Queeres Leben gilt jetzt in Russland als Extremismus

Ende November hat in Russland der Oberste Gerichtshof die «internationale LGBT-Bewegung» als extremistisch eingestuft und ihr jegliche Aktivitäten verboten. Dieses Urteil trat letzte Woche in Kraft. Beschuldigten drohen nun Strafverfahren, die offenbar bis zu zwölf Jahren Gefängnis vorsehen. Bereits unmittelbar nach Verkündung des Gesetzes kam es zu ersten Razzien in der Community.

Seit rund zehn Jahren wird in Russland Schritt für Schritt sexuelle und geschlechtliche Vielfalt kriminalisiert. Die Einstufung «extremistische Organisation und Bewegung» schafft nun die Grundlage für eine willkürliche staatliche Verfolgung von queeren Personen und deren Unterstützer*innen. Das Urteil trifft nicht nur die Mitglieder von queeren Organisationen, Aktivist*innen und Journalist*innen, sondern auch Personen, die Teil der queeren Community sind, mit dieser sympathisieren oder als queer gelesen werden.

Deutliche Worte brauchten in Deutschland der Lesben- und Schwulenverband (LSVD) und Quarteera (Verein russischsprachiger LGBTQ+ Migrant*innen).

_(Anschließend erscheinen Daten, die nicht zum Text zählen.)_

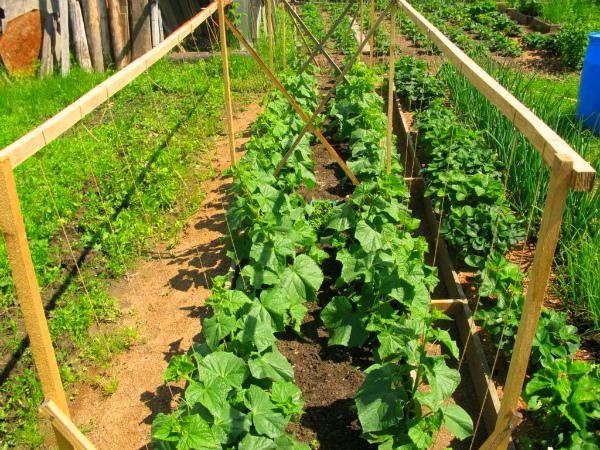 Вертикальное выращивание огурцов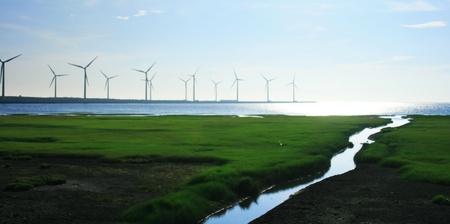 seacoast: Wind turbines in seacoast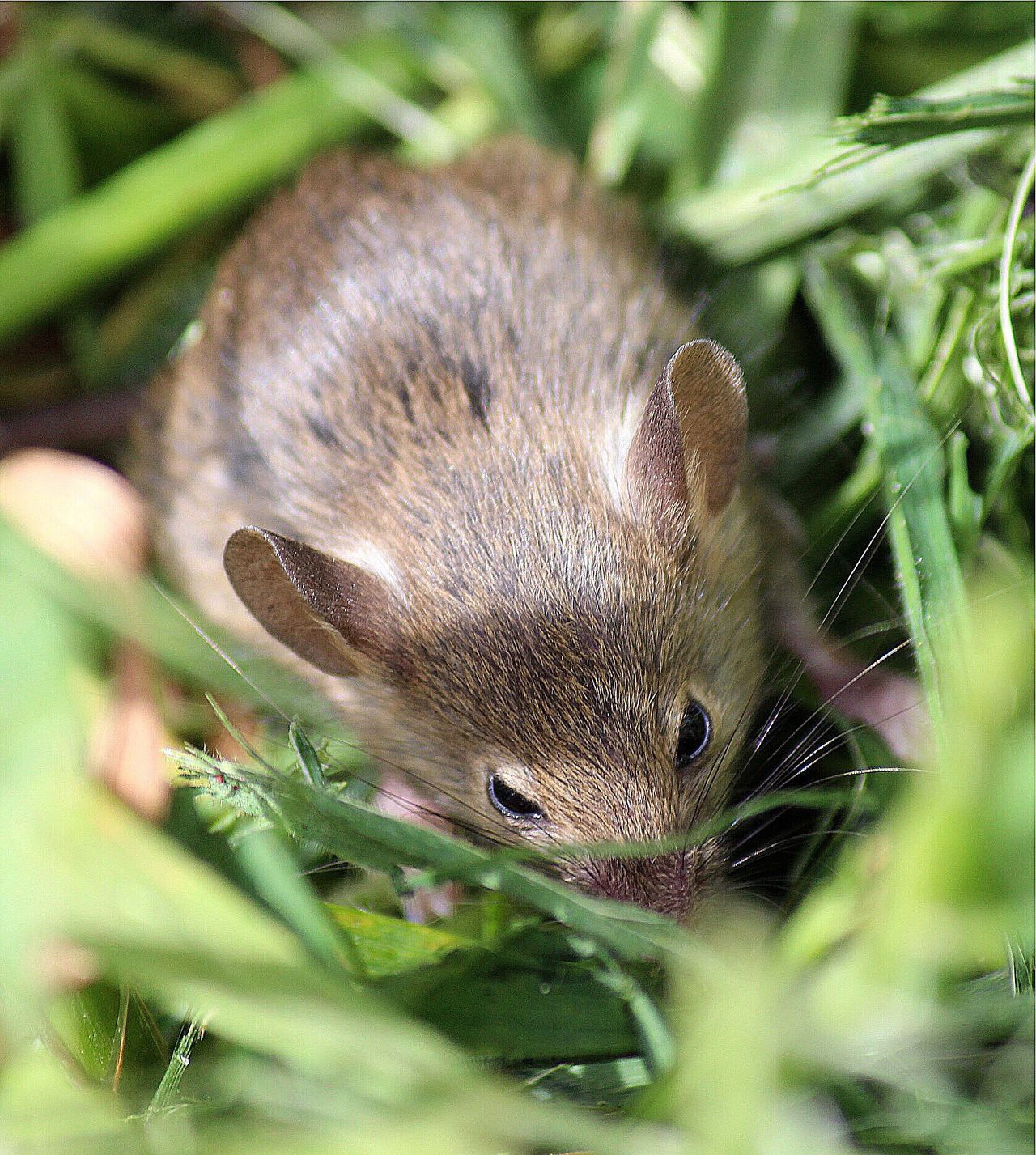 Mouse wildlife nature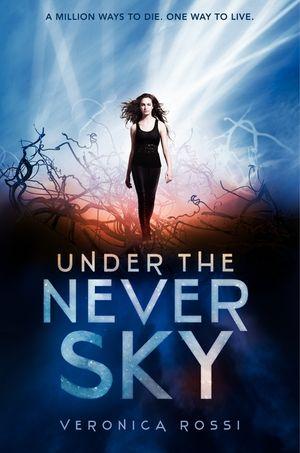 Under the Never Sky book image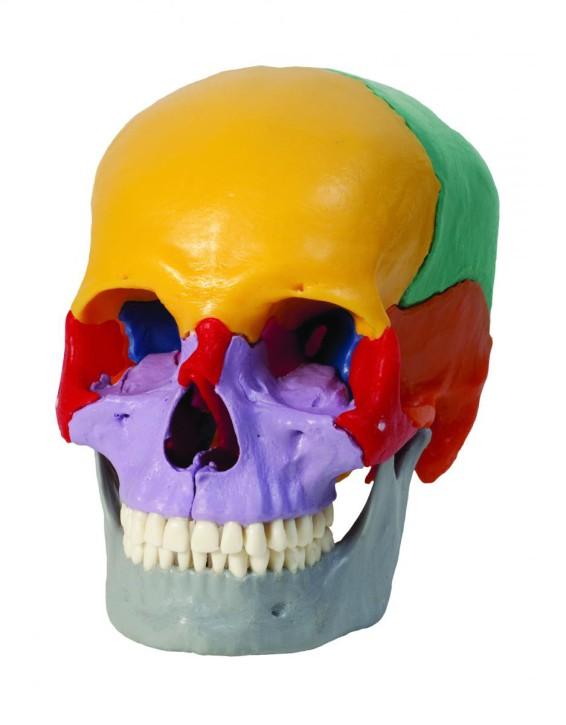 Magnetschädel, 18-teilig, farbige Einzelknochen
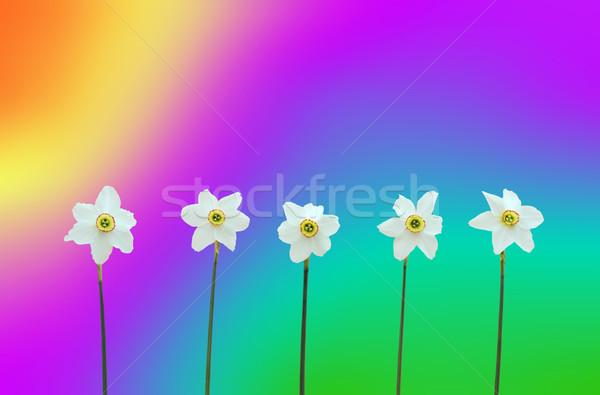 Daffodils over rainbow-coloured background Stock photo © brozova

In einer gemeinsamen Mitteilung schrieben die beiden Organisationen: «Dieses Urteil ist eine menschenrechtliche Bankrotterklärung, da es eine strafrechtliche Verfolgung von Einzelpersonen ermöglicht – aufgrund ihrer (vermeintlichen) Zugehörigkeit». Gemeinsam fordern sie zudem die Bundesregierung dazu auf, verfolgte und besonders schutzbedürftige Queers aus Russland aufzunehmen.

Intervention des EDA?

In der Schweiz ist network mit in Russland tätigen queeren Organisationen in Kontakt. Auf ihrer Webseite schreibt network, dass die queeren Organisationen nun vor allem «Zeit und Ressourcen» benötigen würden, um neue Strategien entwickeln zu können. «Die Organisationen in Russland haben zudem einen Zufluchtsort für Aktivist*innen in Montenegro sowie einen weiteren in Armenien eingerichtet», schreibt network weiter.

«Wir verfolgen die aktuelle Entwicklung in Russland genau», versichert Peter Christen von der Politischen Kommission (PoKo) von network. Doch wie können wir hier der Schweiz – wie kann network – der Community in Russland konkret helfen? «Unser Einsatz bei network besteht darin, die Situation zu verfolgen und ausgewählte Organisationen vor Ort ideell und materiell zu unterstützen», sagt Peter Christen. «Damit können wir die Frontarbeit dieser Organisationen in ihrem jeweiligen Bereich verstärken oder überhaupt erst ermöglichen.»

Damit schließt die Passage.